One Beer a Day Can Keep the Doctor Away, a New Study Finds

November 22nd 2016

Lucy Tiven

Need a reason to cheers? A new study suggests a quick stop at happy hour could actually benefit your heart.


Researchers at Penn State University investigated the relationship between alcohol intake and levels of high-density lipoprotein (HDL), a "good cholesterol" that promotes cardiovascular health.

Lead author Shue Huang measured HDL levels in 80,000 Chinese adults over the course of six years. The findings were presented November 13 at the American Heart Association's Scientific Sessions in New Orleans, Louisiana.

HDL levels declined more slowly in moderate drinkers than people who either drank heavily or abstained from drinking altogether, the authors observed. HDL declines were slower among beer drinkers than those who opted for comparable servings of hard liquor. (The study did not include enough wine drinkers to measure its impacts.)


As the Mayo Clinic explains, HDL delivers excess cholesterol from the bloodstream into the liver and lowers the risk of heart disease and stroke. Huang's research suggests that a daily beer may help fend off these conditions.
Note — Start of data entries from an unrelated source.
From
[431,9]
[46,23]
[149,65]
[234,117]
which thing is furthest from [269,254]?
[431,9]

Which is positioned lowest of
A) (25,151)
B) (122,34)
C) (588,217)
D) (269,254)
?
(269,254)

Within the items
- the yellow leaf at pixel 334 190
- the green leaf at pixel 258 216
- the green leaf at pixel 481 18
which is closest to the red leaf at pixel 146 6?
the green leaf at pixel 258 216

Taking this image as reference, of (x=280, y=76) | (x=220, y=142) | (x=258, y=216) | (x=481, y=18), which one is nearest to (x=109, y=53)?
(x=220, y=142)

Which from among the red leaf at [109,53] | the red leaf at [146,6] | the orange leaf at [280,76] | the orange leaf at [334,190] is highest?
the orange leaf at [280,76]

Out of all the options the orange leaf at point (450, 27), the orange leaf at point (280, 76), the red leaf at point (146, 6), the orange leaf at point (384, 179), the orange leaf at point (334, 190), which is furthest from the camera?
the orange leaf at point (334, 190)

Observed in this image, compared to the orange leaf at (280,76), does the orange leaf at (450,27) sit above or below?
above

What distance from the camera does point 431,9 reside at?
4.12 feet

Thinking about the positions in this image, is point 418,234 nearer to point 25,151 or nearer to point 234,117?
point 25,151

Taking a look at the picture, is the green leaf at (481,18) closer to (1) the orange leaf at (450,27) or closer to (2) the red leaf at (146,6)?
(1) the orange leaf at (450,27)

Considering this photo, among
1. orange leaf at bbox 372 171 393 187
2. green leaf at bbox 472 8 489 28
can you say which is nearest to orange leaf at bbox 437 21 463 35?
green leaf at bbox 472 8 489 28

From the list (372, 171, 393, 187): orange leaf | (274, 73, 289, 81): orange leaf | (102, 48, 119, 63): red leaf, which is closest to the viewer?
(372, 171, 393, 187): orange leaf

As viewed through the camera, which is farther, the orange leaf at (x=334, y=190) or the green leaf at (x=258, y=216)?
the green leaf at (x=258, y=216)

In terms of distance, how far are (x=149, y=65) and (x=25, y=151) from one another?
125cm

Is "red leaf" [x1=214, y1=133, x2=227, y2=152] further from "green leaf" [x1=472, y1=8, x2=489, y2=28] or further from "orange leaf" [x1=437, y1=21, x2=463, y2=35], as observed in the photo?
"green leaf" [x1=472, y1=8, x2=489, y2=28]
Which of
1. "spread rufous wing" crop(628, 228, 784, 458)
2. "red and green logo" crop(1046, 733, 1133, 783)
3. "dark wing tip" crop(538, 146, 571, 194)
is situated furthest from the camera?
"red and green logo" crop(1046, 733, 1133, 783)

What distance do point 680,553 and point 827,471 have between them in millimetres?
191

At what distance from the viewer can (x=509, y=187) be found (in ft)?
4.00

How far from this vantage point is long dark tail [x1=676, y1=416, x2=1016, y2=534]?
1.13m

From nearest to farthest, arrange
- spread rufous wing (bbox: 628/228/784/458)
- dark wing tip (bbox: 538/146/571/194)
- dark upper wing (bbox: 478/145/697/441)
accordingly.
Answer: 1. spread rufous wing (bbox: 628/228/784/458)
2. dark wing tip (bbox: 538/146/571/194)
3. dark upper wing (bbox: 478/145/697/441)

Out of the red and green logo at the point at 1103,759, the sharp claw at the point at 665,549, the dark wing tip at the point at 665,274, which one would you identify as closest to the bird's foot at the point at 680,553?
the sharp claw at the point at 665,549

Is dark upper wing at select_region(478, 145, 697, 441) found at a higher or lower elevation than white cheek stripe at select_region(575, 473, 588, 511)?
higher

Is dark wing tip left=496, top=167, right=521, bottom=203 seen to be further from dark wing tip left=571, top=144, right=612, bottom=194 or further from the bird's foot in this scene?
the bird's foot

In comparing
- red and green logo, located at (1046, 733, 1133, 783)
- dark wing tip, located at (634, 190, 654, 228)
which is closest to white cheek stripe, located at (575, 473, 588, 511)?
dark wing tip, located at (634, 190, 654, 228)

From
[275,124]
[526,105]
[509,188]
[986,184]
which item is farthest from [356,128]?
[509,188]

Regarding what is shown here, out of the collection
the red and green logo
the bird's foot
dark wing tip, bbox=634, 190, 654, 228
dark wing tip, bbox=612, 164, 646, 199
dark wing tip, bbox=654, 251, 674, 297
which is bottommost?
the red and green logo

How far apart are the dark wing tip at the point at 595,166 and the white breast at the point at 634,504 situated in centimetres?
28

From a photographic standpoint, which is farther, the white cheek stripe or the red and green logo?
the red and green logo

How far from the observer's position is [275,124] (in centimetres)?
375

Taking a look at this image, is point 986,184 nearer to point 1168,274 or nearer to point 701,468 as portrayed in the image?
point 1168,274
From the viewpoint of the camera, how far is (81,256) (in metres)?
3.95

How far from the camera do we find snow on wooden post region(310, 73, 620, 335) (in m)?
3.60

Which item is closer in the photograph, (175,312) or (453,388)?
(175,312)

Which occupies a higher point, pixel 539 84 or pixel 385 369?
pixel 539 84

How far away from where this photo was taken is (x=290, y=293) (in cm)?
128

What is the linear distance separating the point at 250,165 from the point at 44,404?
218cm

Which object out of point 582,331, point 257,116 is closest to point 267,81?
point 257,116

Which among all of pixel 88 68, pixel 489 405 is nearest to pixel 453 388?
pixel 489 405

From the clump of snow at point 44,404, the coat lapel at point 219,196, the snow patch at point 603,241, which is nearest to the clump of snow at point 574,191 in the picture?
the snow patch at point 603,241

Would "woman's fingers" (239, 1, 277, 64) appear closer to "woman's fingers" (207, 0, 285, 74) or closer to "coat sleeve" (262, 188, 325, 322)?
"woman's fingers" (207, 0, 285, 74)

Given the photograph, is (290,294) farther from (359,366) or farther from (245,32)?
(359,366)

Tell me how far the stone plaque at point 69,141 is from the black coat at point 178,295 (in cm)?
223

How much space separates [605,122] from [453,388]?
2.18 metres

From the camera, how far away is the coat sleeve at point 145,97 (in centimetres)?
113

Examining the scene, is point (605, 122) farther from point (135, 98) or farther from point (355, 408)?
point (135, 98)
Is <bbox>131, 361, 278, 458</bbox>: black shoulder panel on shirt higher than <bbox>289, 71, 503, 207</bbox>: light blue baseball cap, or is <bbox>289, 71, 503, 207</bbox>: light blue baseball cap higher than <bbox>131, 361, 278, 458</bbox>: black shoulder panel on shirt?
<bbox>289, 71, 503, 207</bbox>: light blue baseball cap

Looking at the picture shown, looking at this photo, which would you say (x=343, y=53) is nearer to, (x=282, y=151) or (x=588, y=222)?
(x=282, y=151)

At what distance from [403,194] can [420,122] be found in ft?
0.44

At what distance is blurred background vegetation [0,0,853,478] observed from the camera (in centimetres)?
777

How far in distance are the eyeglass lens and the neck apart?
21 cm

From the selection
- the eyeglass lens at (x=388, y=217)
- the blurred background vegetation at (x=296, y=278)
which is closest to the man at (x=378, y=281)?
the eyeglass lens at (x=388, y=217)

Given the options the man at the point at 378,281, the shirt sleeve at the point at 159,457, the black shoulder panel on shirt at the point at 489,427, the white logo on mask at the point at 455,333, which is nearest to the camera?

But don't head to the bar just yet...

A moderate drink for men in the study constituted 1-2 servings of alcohol, and 0.5-1 serving for women. (You can see how a serving measures up on the National Institute of Health, though it may be a bit of a buzzkill.)

Heavy drinking virtually eliminated the HDL benefits, researchers found.


The authors caution that more research is needed on non-Chinese populations to support the findings.

Previous research has linked moderate drinking to a healthy heart.

Indeed, while it's not a slam-dunk case yet, researchers from the Harvard T.H. Chan School of Public Health reviewed over 100 studies on alcohol and cardiovascular health and found that moderate drinkers were 25 percent to 40 percent less likely to suffer from various heart conditions, compared to non-drinkers.

Drink less alcohol

A beer isn't the only way to increase your "good cholesterol" levels.

Exercise, weight loss, reducing sugar intake, and other dietary choices can also raise HDL, according to Everyday Health.